2. les niveaux de personnage

Marivaux travaille la question du personnage de telle façon que, croisant les problématiques de la présence et de l’absence et celle de la position actantielle, il crée moins des personnages que des niveaux de personnage. En articulant ces divers critères, nous pouvons déceler cinq niveaux.

a. niveau 1

C’est le cas du personnage absent sans fonction actantielle. Il est, comme dans le roman, un personnage d’arrière-plan que l’on évoque et qui ne se montre pas. On en a plusieurs exemples dans les pièces courtes. Ces personnages ont deux fonctions. Soit ils apportent un éclairage sur le locuteur : ainsi ceux que la Marquise évoque dans une galerie de portraits dans la scène IV des Sincères, ont, victimes involontaires, vocation à faire d’elle une nouvelle Célimène attentive, sous couvert de sincérité, à épingler les moindres travers d’autrui ; de même les amants d’Euphrosine, dans le portrait que Cléanthis brosse de sa maîtresse, donnent à la jeune femme un arrière-plan de galanterie et une épaisseur romanesque qui atteste de l’existence d’un autre temps et d’un autre lieu que celui même de la scène  537 . La seconde fonction de ces absents est de prouver qu’il y a un hors-scène proche du lieu scénique. Ainsi, dans L’Épreuve, Frontin signale qu’il a croisé “un petit garçon dans la cour” (sc. I). Or Lisette, entrant sur scène, déclare :

‘“Je viens d’apprendre, Monsieur, par le petit garçon de notre vigneron, qu’il vous était arrivé une visite de Paris” (sc.

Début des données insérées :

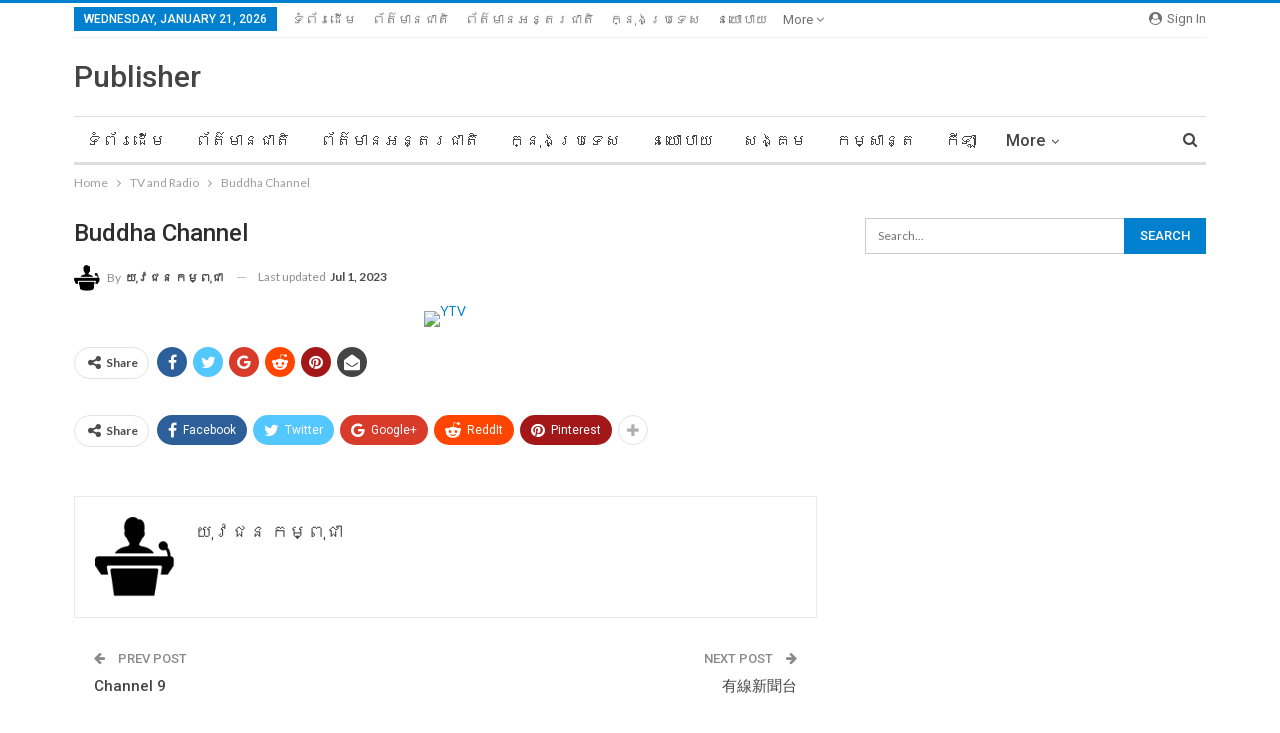

--- FILE ---
content_type: text/html; charset=utf-8
request_url: https://www.google.com/recaptcha/api2/aframe
body_size: 265
content:
<!DOCTYPE HTML><html><head><meta http-equiv="content-type" content="text/html; charset=UTF-8"></head><body><script nonce="Dle7TRqgtItOGdyMHiG10A">/** Anti-fraud and anti-abuse applications only. See google.com/recaptcha */ try{var clients={'sodar':'https://pagead2.googlesyndication.com/pagead/sodar?'};window.addEventListener("message",function(a){try{if(a.source===window.parent){var b=JSON.parse(a.data);var c=clients[b['id']];if(c){var d=document.createElement('img');d.src=c+b['params']+'&rc='+(localStorage.getItem("rc::a")?sessionStorage.getItem("rc::b"):"");window.document.body.appendChild(d);sessionStorage.setItem("rc::e",parseInt(sessionStorage.getItem("rc::e")||0)+1);localStorage.setItem("rc::h",'1768935439919');}}}catch(b){}});window.parent.postMessage("_grecaptcha_ready", "*");}catch(b){}</script></body></html>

III).’

Le petit garçon sert de liant entre le hors-scène et l’espace du dilogue et justifie l’entrée de la soubrette  538 . Il atteste qu’il existe une réalité sociale en dehors du plateau.

Certains de ces personnages d’arrière-plan ont parfois droit à la parole : on rapporte leur discours, de manière indirecte (comme dans le cas du petit garçon ci-dessus), voire de manière directe. C’est ce que fait Maître Jacques, narrant un événement qui vient de lui arriver :

‘“J’ons tous deux en ce temps lâché quelque parole,
Montrant ce Démocrite. “Hé bon ! ce n’est pas li”,
A dit un paysan de ce village-ci” (Le Père prudent et équi­table, XXIV).’

Le personnage de niveau 1, ou d’arrière-plan, a pour fonction de donner au lieu et au temps scéniques un prolongement dans le monde.

Notes
537.

Pour la référence au temps “réel” dans le discours des personnages, dont ces allusions à des personnages d’arrière-plan sont une autre manifestation, cf. G. Conesa (1996 b).

538.

Sur les lieux scéniques et le hors-scène chez Marivaux, cf. C. Tastet (1995). Cette question passionnante mériterait un développement important.